**** Provided records
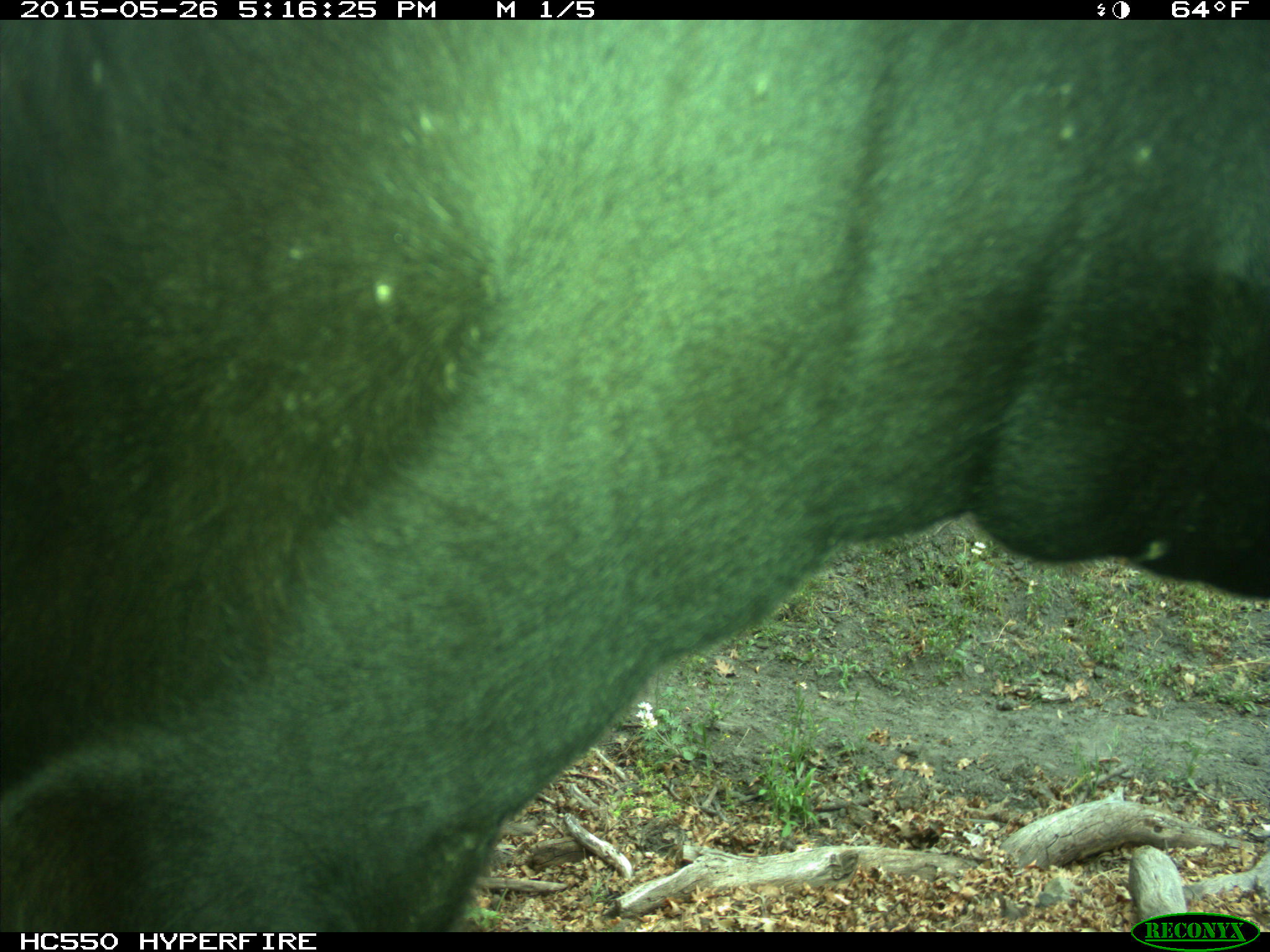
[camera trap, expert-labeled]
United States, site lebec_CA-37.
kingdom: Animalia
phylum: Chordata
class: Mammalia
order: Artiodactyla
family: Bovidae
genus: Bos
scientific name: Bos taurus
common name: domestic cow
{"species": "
********
**** Provided records
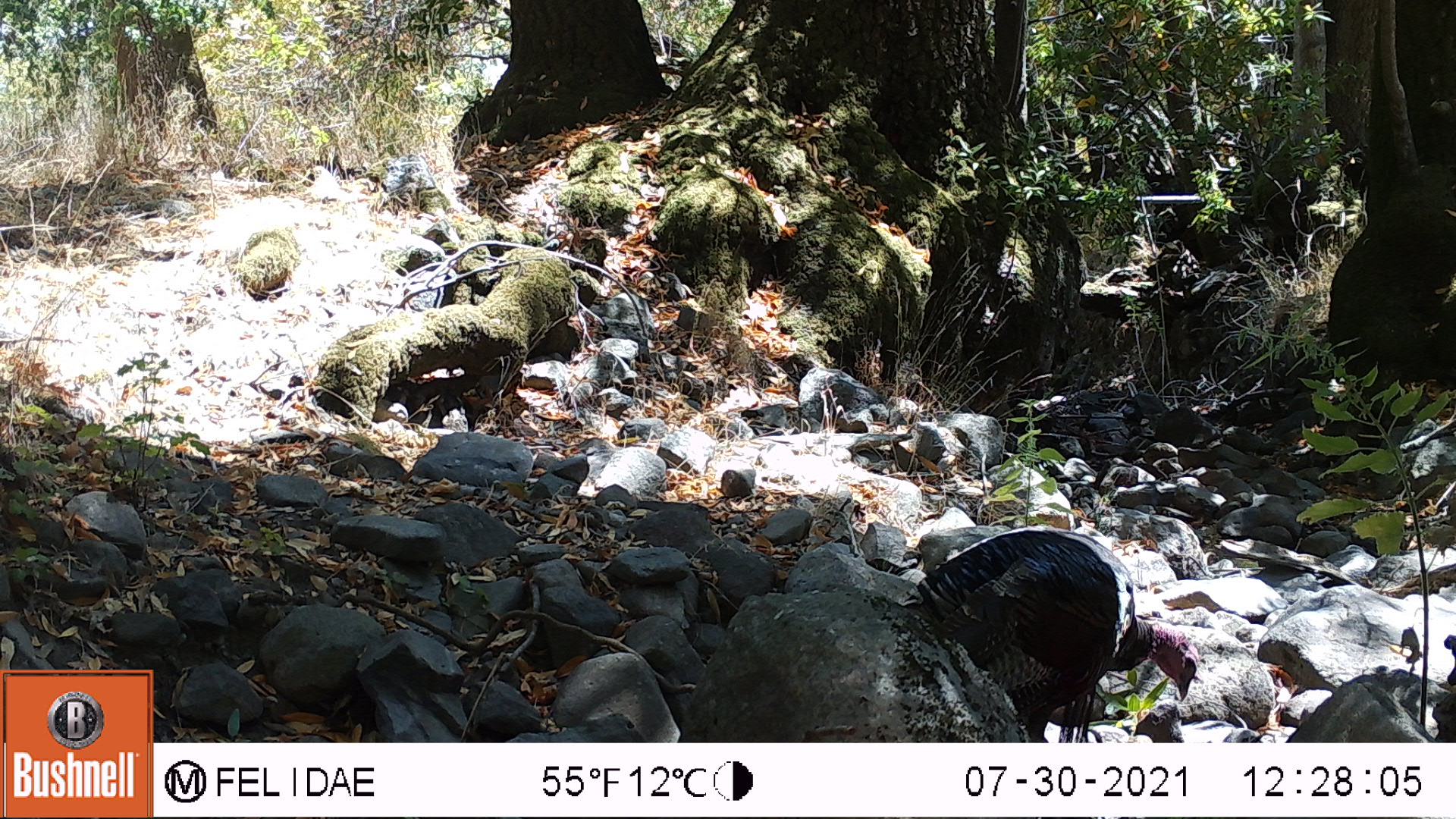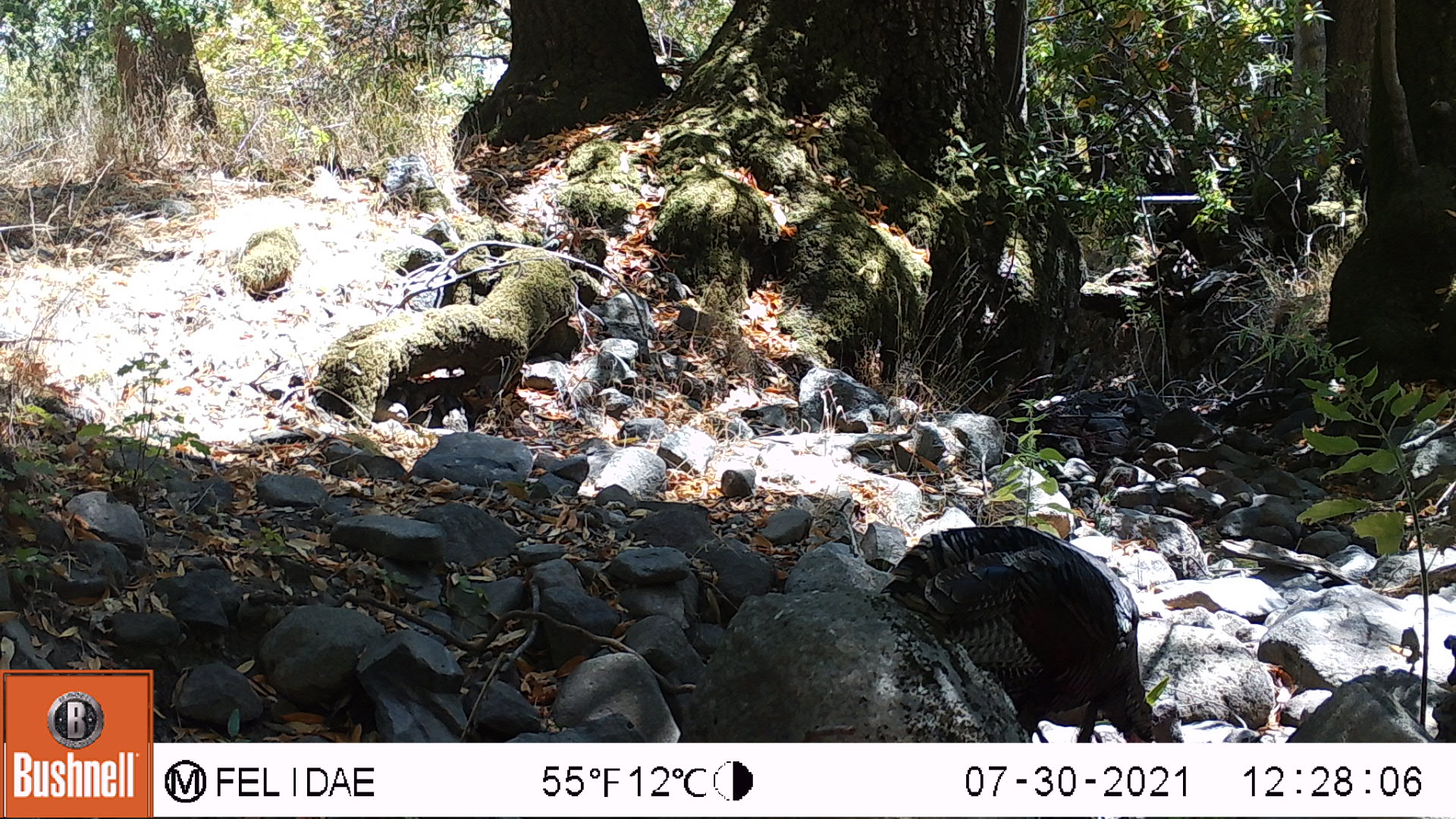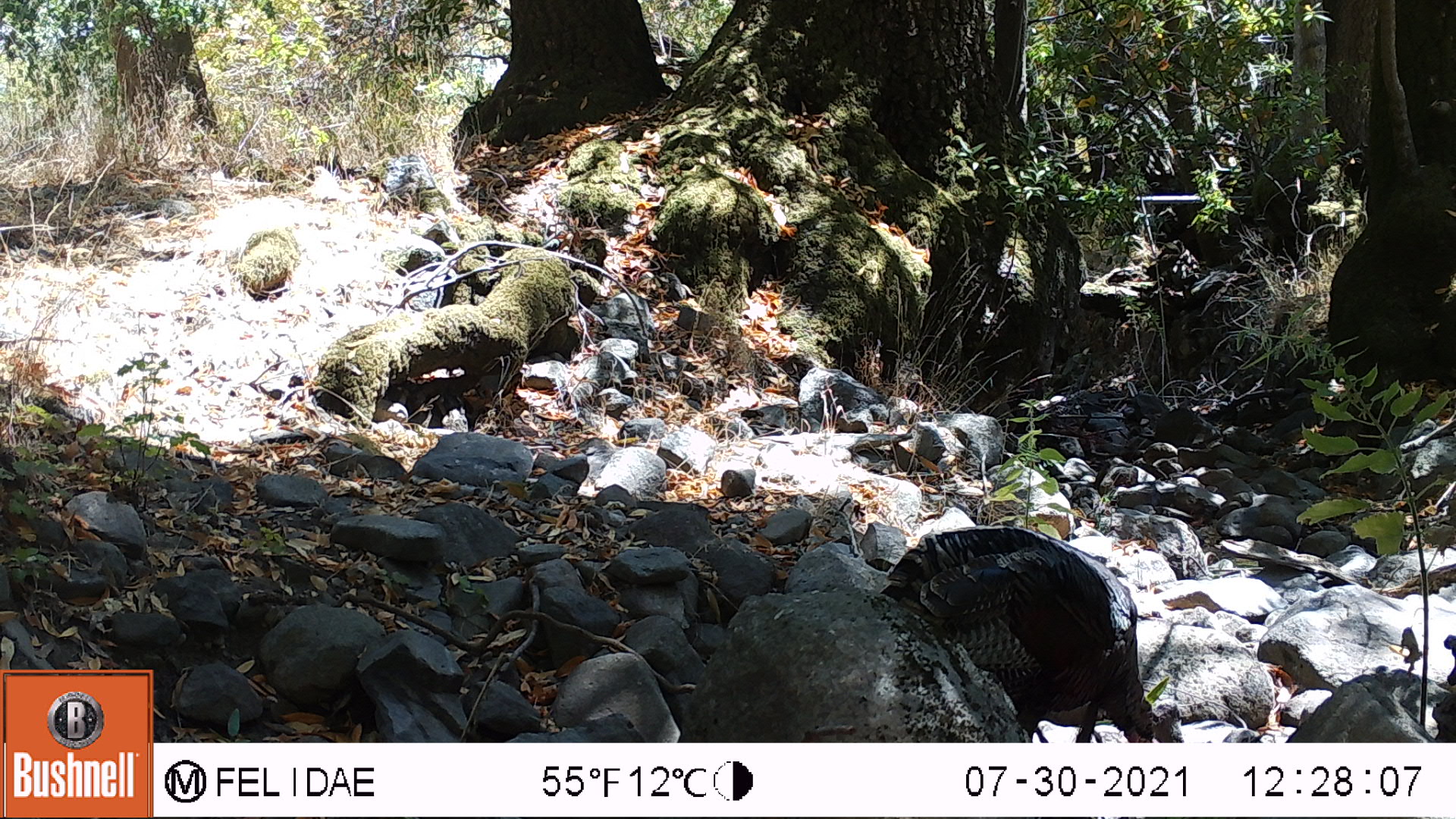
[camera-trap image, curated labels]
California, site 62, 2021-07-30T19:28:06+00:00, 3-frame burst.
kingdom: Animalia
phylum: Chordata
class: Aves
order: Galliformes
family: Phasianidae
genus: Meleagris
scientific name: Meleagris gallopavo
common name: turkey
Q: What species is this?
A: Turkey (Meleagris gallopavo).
********
### Problem requirements:
Retype, exactly and in full, the lines above from the one containing "scientific name: Meleagris gallopavo" through the one containing "A: Turkey (Meleagris gallopavo).".

### Result of the exercise:
scientific name: Meleagris gallopavo
common name: turkey
Q: What species is this?
A: Turkey (Meleagris gallopavo).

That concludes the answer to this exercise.